# Freon(refridgerant) in water cooling system



## godshot7

is it possible or even safe to put freon or refidgerant in my water cooling system to make it run even cooler? it already has coolant and antifreez in it soo i doubt itll freez the tubes close....let me know what y'all think.......


----------



## Doby

I am going to say no, for one thing refrigerant needs to be under extreme pressure to function correctly and secondly you would have a condensation problem


----------



## chauffeur2

Adding to what *doby* has told you....*NO* you cannot, as Freon is an inert gas that is liquified by extremely low temperatures, and has an adverse chemical reaction with Water (H²O).:4-thatsba Basic High School Chemistry ought to have told you that....try googling for more information. 

Further more, the cost to use a Freon cooled system would be astronomical, and unless you have a lot of money, I personally wouldn't be bothered.


----------



## Fr4665

u can use regular car coolant and maybe throw down the mixture from 50 50 to like 60 40 or something.


----------



## godshot7

lol..i am currently using car coolant....


----------



## -d-

Straying off topic, how well does Car coolant compare to just plain water, or that thermaltake UV fluid?


----------



## godshot7

plain water gits hott very fast ( ilearned that tha hard way) i dint try that thermaltake stuff...but i know that car coolant runs it fairly good...


----------



## Fr4665

check for different car coolants thers blue car coolant from BMW and audi thats supposed to be less corrosive but is pretty expensive.

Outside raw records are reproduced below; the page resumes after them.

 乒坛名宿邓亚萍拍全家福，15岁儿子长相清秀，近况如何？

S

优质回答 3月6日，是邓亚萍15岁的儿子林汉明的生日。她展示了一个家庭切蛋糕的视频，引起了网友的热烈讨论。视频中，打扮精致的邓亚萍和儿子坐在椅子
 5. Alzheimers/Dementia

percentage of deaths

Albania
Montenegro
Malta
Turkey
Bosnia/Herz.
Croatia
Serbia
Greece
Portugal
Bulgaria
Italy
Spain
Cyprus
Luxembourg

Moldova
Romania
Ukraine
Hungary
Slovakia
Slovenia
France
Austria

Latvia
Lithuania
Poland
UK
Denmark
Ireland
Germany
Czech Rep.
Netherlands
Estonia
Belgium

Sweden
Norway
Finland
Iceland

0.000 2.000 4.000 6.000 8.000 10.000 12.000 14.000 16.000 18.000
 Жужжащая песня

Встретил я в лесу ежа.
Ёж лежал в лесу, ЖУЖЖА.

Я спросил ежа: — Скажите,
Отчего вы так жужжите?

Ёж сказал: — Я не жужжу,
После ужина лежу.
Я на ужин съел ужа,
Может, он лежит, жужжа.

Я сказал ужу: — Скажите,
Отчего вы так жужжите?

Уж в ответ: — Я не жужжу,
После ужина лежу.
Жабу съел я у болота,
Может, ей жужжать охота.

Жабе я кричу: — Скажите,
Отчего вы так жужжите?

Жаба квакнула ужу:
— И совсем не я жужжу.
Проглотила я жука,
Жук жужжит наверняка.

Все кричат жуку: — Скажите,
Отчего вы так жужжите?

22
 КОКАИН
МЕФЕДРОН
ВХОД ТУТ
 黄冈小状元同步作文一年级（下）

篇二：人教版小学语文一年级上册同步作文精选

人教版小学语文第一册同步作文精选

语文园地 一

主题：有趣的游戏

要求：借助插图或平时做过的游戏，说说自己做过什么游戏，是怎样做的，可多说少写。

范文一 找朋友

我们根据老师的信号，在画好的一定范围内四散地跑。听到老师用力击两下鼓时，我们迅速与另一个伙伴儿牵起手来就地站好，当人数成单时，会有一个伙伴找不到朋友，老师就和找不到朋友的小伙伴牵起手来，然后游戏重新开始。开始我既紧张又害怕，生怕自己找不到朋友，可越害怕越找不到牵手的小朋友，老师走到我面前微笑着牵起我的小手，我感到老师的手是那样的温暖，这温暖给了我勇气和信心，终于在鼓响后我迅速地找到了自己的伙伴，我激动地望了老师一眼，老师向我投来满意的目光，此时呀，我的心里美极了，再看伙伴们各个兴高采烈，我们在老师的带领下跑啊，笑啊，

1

also im sure the mixture effects it as well.


----------



## minster9

would'nt it be cool if they made a liquid based on the thermal paste used between cpus & heat sinks? I wonder if that stuff is silicone-based,as it never seems to dry out.


----------



## crazijoe

Actually plain water has better heat transfer capabilities than antifreeze. That is why racecars use just plain water. Antifreeze was meant for long term use because of the corrosive inhibitors it has and for it's lower freezing point. Remember, the higher the pressure in a cooling system, the higher the boiling point. At 15 PSI of pressure, the boiling point of water is 257F.


----------



## Fr4665

true but i dont know how you would achive 15psi in a watercooling rig unless it has a pressurized pump wich leads me to think why not make one 

and with the water in race cars thats totaly correct but i dont think you want to change water in your computer every month or so to prevent corrorsion


----------



## agentRed

Not to mention that in general, unless you have a license, handling freon is illegal


----------



## Cellus

Indeed. Some nonsense about CFCs destroying the planet's ozone layer. :grin:


----------



## minster9

so why do I not hear much about Peltier junctions commonly used in coolers that plug into a 12 vdc power point?


----------



## crazijoe

Peltier coolers work excellent, however you sacrifice efficiency for the outcome. They seem to consume a great deal of energy and the heatsink on the other side will need to be very large.


----------



## Travis Wilsnach

anyone have experience with freon cooling to liquefy oxygen?


----------



## Phædrus241

Um... No? I suggest heading to JPL, they might be able to help you better. :wink:


----------



## Tyree

I've been building Chevy based stock car racing engines for some 20+ yrs. and I've yet to see one that runs straight water for coolant.
We use a 50/50 mix of quality Anti-Freeze and water on Alcohol fueled engines and add some Water Wetter for Gasoline fueled engines. 
Water Wetter can reduce temps by 10-20F in a pressurized cooling system. It "might" help in a PC cooling system.
http://www.redlineoil.com/products_coolant.asp


----------